- **WORK TO BE COMPLETED**
Reproduce the listing in its entirety. Do not reproduce the pictures.

======== SOURCE MATERIAL

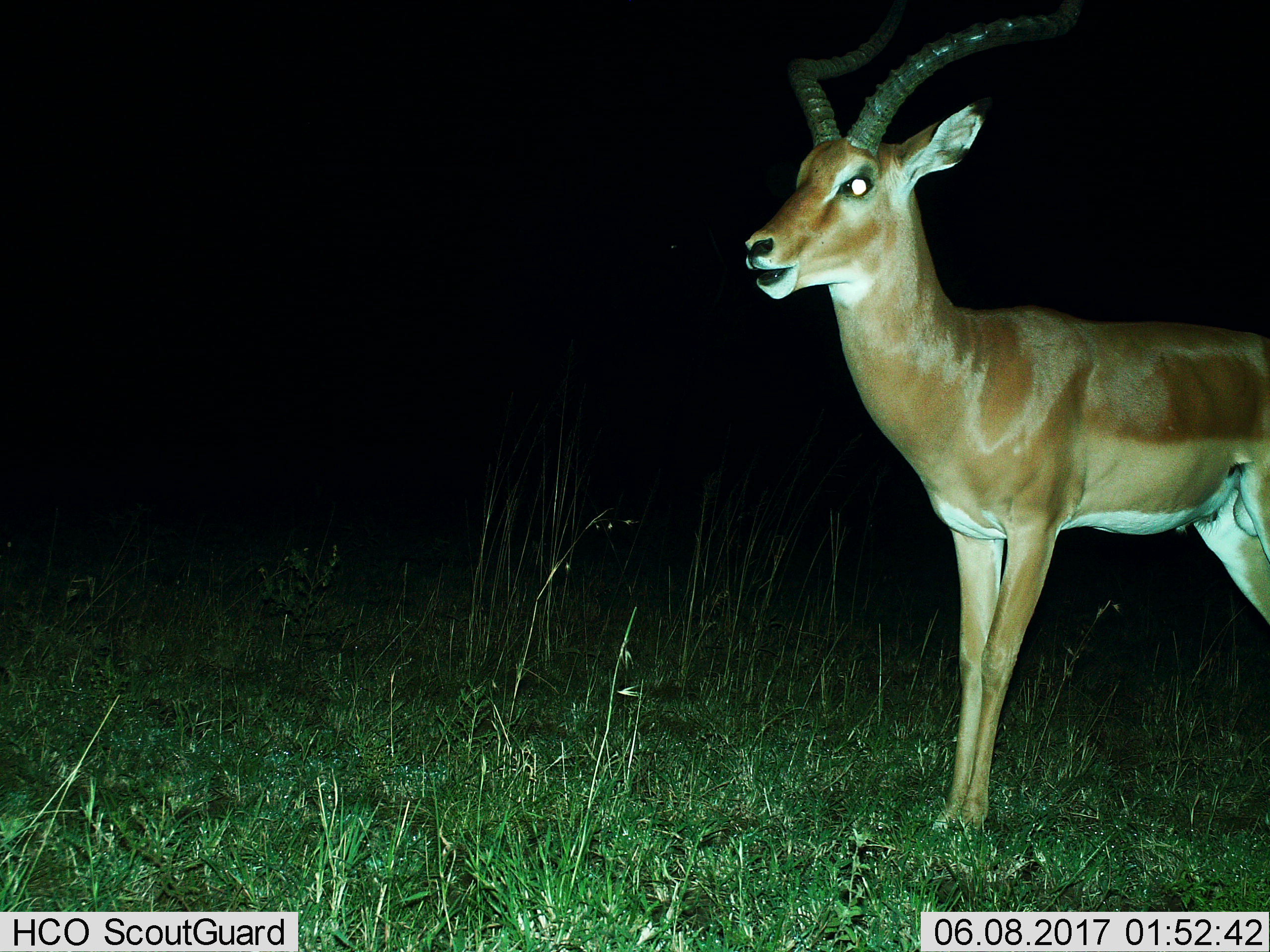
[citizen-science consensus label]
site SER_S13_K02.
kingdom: Animalia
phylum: Chordata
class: Mammalia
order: Artiodactyla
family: Bovidae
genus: Aepyceros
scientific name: Aepyceros melampus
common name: impala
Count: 1.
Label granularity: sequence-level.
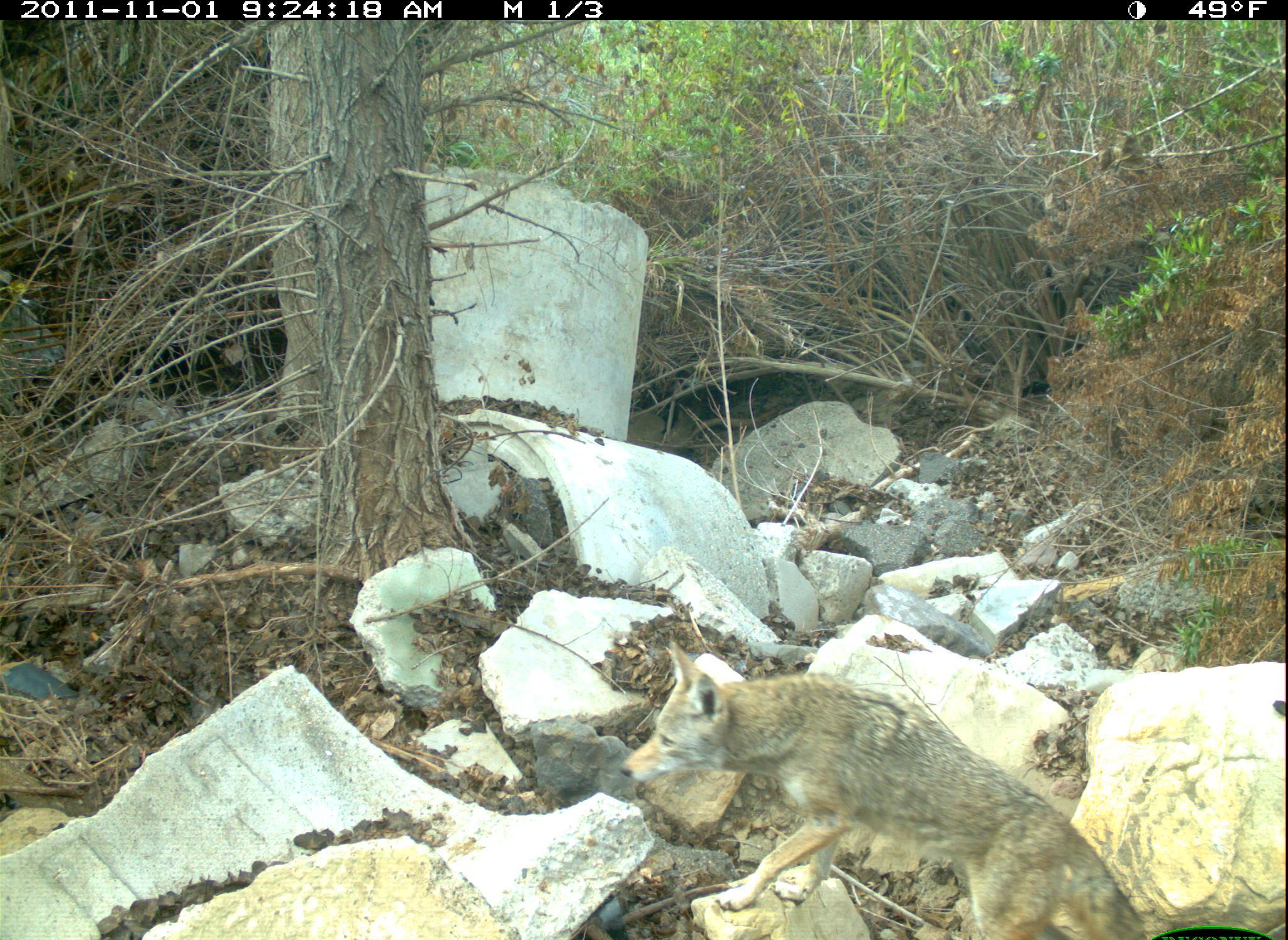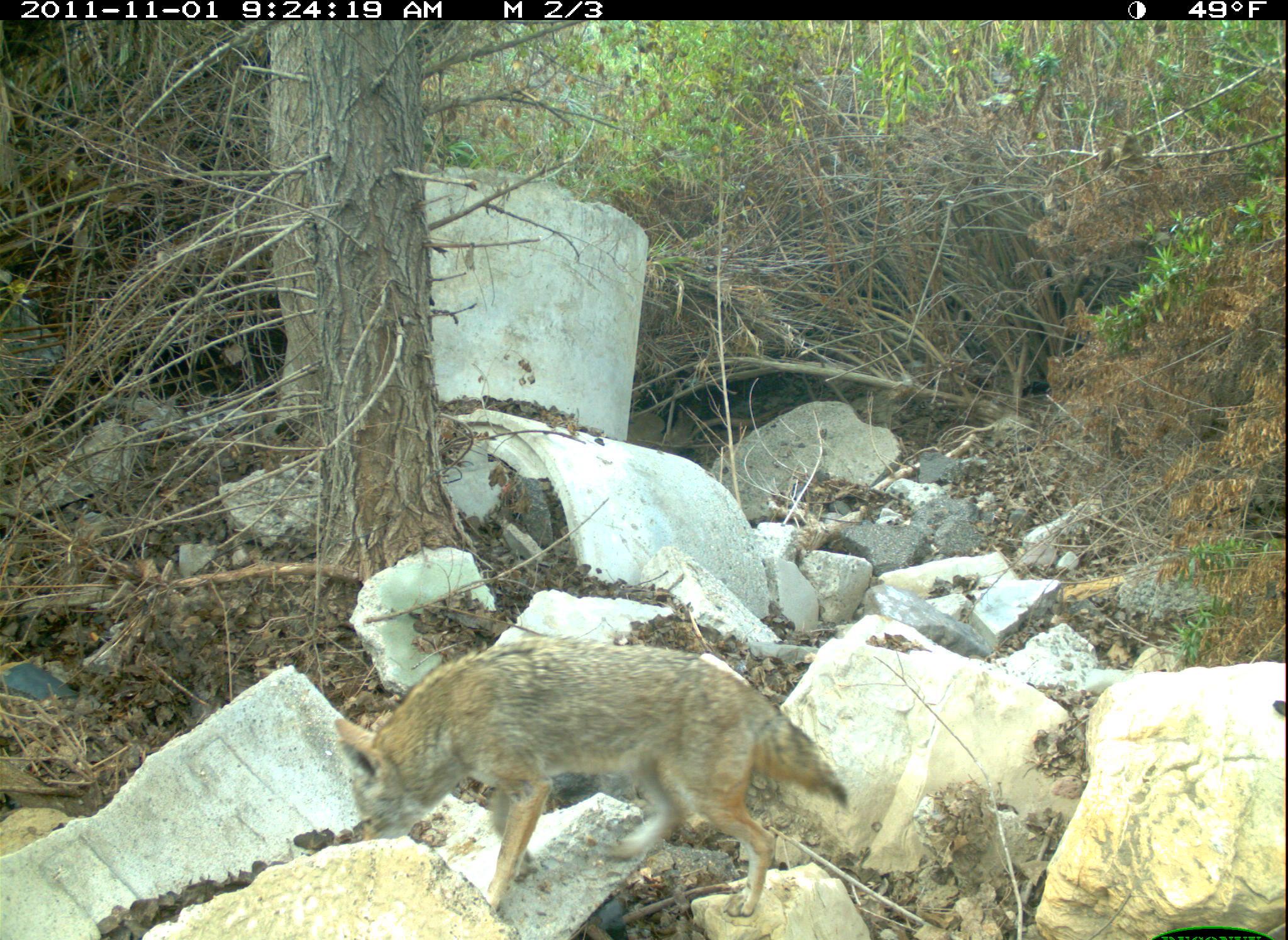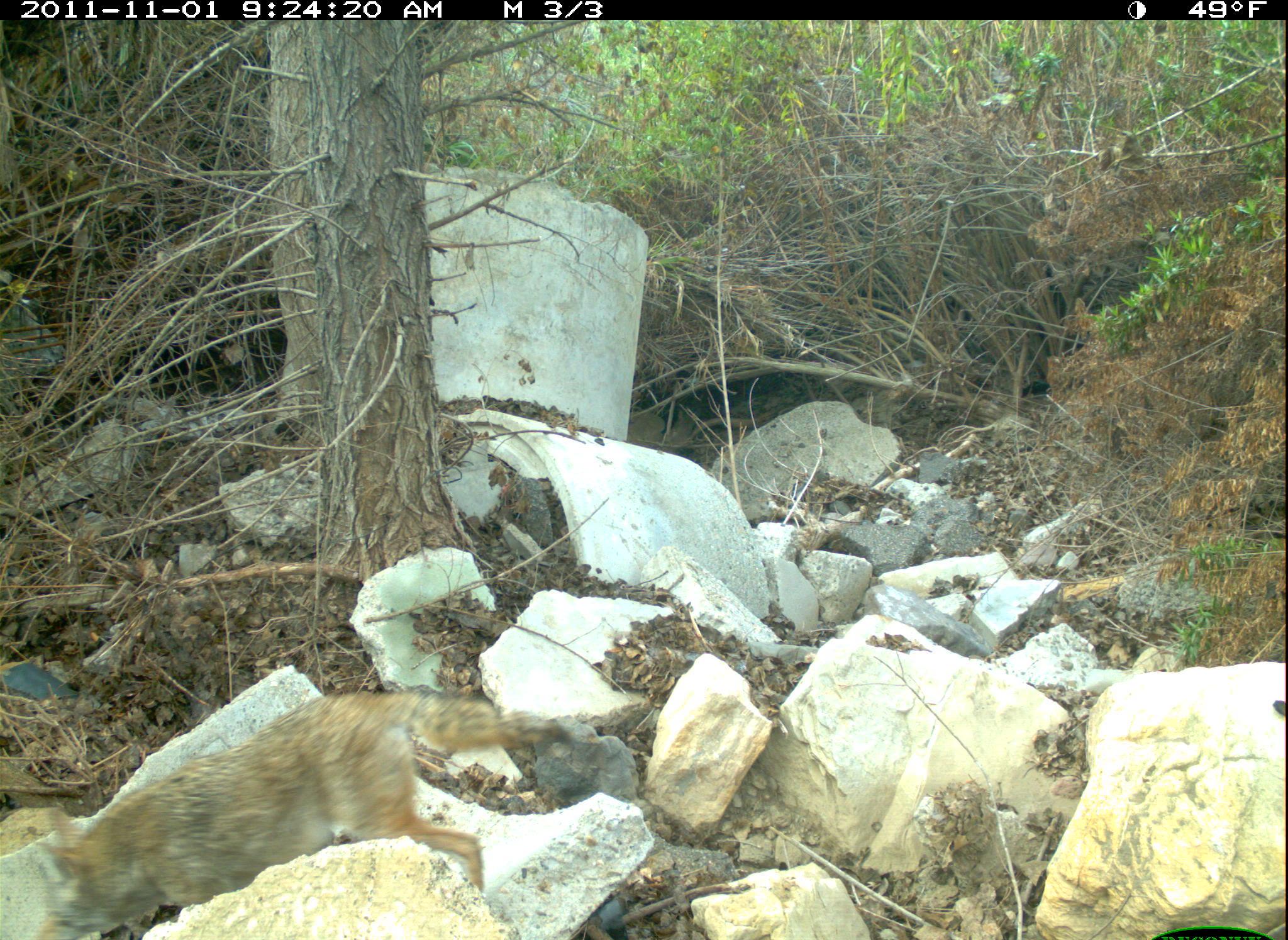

================

- **OUTPUT FOR THIS EXERCISE**
[citizen-science consensus label]
site SER_S13_K02.
kingdom: Animalia
phylum: Chordata
class: Mammalia
order: Artiodactyla
family: Bovidae
genus: Aepyceros
scientific name: Aepyceros melampus
common name: impala
Count: 1.
Label granularity: sequence-level.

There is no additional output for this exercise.